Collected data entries
☆ ☆ ☆
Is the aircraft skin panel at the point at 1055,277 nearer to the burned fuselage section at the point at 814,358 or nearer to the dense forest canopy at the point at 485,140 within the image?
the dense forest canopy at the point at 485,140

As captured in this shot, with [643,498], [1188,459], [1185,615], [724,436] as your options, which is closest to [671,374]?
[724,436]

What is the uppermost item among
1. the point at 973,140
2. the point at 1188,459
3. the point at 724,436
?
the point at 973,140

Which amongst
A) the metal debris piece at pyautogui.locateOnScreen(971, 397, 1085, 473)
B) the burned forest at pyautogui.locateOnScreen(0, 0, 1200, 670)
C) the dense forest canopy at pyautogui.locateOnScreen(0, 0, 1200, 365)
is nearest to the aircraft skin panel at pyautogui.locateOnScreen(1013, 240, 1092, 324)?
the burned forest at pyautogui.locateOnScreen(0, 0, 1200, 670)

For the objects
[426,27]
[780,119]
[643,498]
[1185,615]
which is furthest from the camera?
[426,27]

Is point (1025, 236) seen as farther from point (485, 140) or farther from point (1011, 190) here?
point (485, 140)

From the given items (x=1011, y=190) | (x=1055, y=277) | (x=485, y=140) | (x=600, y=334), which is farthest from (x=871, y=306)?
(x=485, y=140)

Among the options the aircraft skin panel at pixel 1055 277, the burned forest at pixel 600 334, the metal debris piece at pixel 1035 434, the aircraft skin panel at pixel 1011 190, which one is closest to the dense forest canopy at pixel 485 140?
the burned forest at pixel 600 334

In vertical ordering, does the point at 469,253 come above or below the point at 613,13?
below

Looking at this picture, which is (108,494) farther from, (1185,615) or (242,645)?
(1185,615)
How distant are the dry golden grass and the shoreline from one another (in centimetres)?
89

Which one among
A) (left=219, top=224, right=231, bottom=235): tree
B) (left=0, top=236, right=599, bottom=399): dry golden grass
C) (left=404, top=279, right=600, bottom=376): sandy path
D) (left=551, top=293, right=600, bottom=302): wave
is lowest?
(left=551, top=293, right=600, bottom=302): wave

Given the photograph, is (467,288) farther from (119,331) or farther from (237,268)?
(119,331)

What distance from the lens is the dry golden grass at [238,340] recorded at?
☆ ☆ ☆
• _Goal of the exercise_
Render the items from the line containing "Given the photograph, is" through the last line of the items, both included, as a Markdown table with the columns Row and Line, numbering each line and leaving out blank lines.

• _Task solution_
| Row | Line |
|---|---|
| 1 | Given the photograph, is (467,288) farther from (119,331) or farther from (237,268)? |
| 2 | (119,331) |
| 3 | What distance from the lens is the dry golden grass at [238,340] recorded at? |